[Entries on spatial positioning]

* Begin *

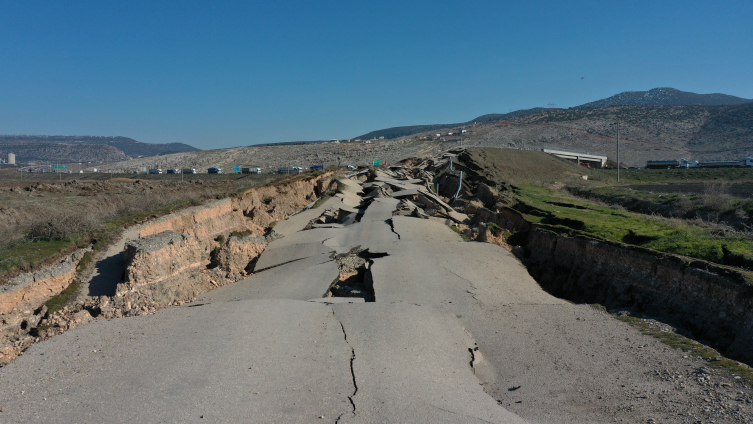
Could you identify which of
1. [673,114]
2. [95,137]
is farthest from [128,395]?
[95,137]

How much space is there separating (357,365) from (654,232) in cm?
863

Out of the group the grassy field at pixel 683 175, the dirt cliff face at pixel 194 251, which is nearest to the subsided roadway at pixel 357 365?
the dirt cliff face at pixel 194 251

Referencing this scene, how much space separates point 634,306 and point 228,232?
12.8 metres

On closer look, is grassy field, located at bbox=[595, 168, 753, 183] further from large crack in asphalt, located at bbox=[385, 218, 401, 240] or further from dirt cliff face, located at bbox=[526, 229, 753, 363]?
dirt cliff face, located at bbox=[526, 229, 753, 363]

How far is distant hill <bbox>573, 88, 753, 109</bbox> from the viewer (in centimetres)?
13324

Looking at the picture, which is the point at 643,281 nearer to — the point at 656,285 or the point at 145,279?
the point at 656,285

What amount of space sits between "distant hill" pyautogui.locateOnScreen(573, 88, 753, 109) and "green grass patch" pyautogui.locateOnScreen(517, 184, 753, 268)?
13350 centimetres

* End *

Rewrite the records from their start through the line with "12.8 metres", changing "farthest" to "furthest" and keeping everything else as it is. Omit the pictures.

_Result below_.
Could you identify which of
1. [673,114]
2. [95,137]
is furthest from [128,395]?
[95,137]

How much space is there separating (357,365) from (654,232) in cm?
863

Out of the group the grassy field at pixel 683 175, the dirt cliff face at pixel 194 251, which is nearest to the subsided roadway at pixel 357 365?
the dirt cliff face at pixel 194 251

Referencing this scene, how much space separates point 634,306 and point 228,232?
12.8 metres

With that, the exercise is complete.